Curiosity finds rock with chemistry seen on Earth
CAPE CANAVERAL, Fla. - Reuters
The rock is a new kind of type encountered on Mars. REUTERS photoWhen scientists selected a rock to test the Mars rover Curiosity’s laser, they expected it to contain the same minerals as rocks found elsewhere on the Red Planet, but learned instead it was more similar to a rock found on Earth.
The rock was chemically more akin to an unusual type of rock found on oceanic islands like Hawaii and St. Helena, as well as in continental rift zones like the Rio Grande, which extends from Colorado to Chihuahua, Mexico.
“It was a bit of a surprise, what we found with this rock,” Curiosity scientist Ralf Gellert said on Oct. 11.
“It’s igneous,” Gellert said, referring to rock formed from molten material. “But it seems to be a new kind of rock type that we encountered on Mars.”
Curiosity arrived on Mars two months ago to learn if the most Earth-like planet in the solar system was suitable for microbial life.

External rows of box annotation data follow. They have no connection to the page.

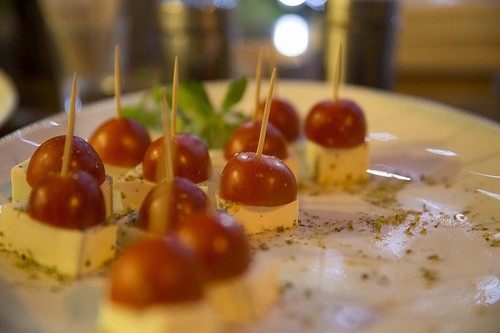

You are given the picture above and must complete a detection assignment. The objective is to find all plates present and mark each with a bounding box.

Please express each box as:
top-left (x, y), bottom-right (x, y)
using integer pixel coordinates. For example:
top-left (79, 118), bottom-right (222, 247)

top-left (0, 76), bottom-right (500, 331)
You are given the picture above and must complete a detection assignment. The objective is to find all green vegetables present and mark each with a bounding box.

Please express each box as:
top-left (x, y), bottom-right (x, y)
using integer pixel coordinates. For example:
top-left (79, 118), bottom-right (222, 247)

top-left (119, 74), bottom-right (256, 149)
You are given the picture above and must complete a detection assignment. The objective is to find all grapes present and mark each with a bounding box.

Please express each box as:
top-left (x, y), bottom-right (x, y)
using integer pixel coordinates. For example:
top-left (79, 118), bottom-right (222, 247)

top-left (27, 98), bottom-right (367, 306)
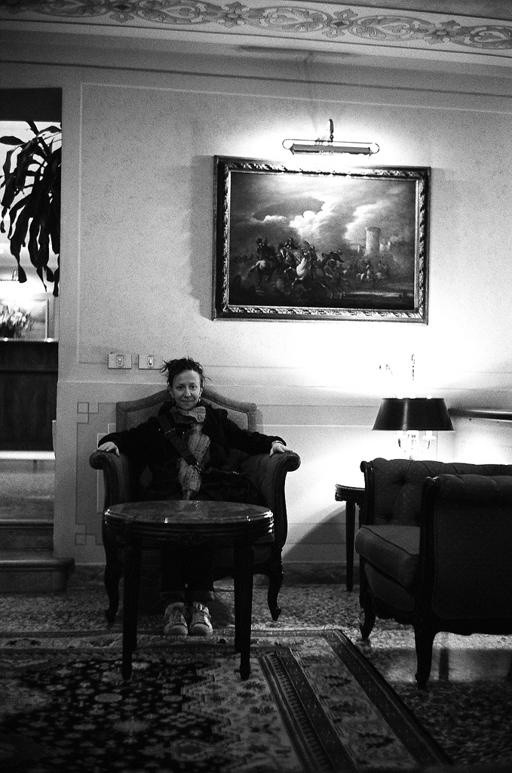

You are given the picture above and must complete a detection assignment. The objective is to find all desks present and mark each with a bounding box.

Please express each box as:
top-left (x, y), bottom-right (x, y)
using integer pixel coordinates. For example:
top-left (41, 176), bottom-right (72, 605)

top-left (335, 485), bottom-right (365, 592)
top-left (102, 500), bottom-right (276, 680)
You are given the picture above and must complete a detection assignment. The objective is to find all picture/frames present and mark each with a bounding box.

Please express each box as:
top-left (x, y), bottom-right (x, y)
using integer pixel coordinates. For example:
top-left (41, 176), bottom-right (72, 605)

top-left (212, 155), bottom-right (430, 324)
top-left (0, 298), bottom-right (49, 340)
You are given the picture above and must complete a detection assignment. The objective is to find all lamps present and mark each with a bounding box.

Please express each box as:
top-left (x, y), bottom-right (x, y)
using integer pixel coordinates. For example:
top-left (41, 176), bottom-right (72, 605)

top-left (0, 269), bottom-right (20, 281)
top-left (372, 398), bottom-right (455, 460)
top-left (282, 119), bottom-right (380, 156)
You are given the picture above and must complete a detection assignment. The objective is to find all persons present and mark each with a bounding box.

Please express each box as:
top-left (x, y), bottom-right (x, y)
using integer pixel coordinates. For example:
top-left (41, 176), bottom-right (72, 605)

top-left (256, 236), bottom-right (393, 284)
top-left (96, 356), bottom-right (294, 637)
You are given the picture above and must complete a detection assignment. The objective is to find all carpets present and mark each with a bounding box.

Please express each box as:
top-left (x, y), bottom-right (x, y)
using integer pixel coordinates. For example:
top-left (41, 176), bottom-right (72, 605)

top-left (0, 629), bottom-right (463, 773)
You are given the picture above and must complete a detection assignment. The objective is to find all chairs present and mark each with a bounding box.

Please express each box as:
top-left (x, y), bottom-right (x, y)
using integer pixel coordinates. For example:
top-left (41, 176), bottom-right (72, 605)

top-left (355, 458), bottom-right (512, 689)
top-left (89, 388), bottom-right (300, 620)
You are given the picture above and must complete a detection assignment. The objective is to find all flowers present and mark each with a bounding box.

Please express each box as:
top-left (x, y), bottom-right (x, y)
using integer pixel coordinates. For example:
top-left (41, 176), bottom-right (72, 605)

top-left (0, 304), bottom-right (34, 339)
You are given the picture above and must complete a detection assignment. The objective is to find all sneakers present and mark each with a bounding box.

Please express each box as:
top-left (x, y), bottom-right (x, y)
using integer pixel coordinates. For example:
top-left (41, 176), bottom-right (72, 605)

top-left (165, 602), bottom-right (214, 635)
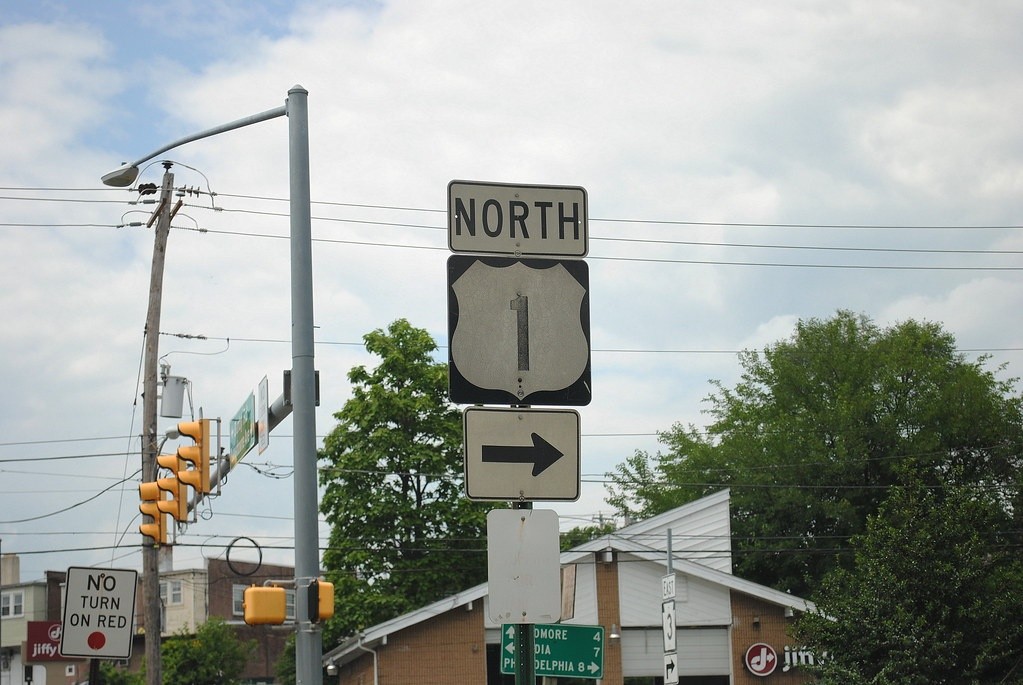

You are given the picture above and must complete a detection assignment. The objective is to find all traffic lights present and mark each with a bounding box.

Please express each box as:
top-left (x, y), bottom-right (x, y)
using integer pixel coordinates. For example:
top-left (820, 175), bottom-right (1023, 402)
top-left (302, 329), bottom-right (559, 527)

top-left (155, 453), bottom-right (188, 524)
top-left (137, 477), bottom-right (170, 547)
top-left (307, 579), bottom-right (335, 624)
top-left (178, 417), bottom-right (213, 494)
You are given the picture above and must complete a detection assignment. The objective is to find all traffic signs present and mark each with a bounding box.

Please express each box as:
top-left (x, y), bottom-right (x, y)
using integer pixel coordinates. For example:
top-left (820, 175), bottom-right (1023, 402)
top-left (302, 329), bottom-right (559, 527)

top-left (500, 622), bottom-right (605, 679)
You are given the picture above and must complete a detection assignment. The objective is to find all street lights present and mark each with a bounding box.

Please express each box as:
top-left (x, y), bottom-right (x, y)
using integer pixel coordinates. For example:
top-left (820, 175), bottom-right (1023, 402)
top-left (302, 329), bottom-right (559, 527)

top-left (141, 426), bottom-right (187, 685)
top-left (95, 81), bottom-right (325, 685)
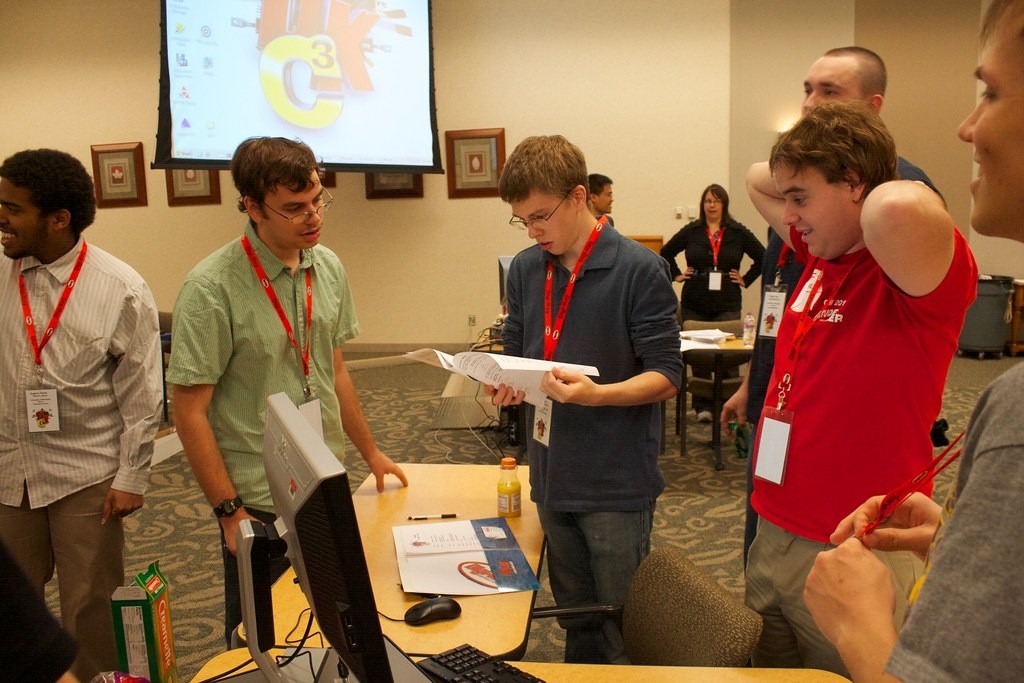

Last month, Curiosity’s laser was used to zap the football-sized rock and the rover analyzed the pulverized material, as well as tiny pits left behind, to determine its chemical composition.
Scientists found the rock lacks magnesium and iron, elements found in igneous rock examined by previous Mars rovers Spirit and Opportunity.
The rock, named after a Jet Propulsion Laboratory rover engineer, Jake Matijevic, who died shortly after Curiosity’s landing, was also rich in feldspar-like minerals, which provided clues about the rock’s history.
“The way in which this type of rock forms ... is like how applejack liquor was made,” geologist Edward Stolper, said.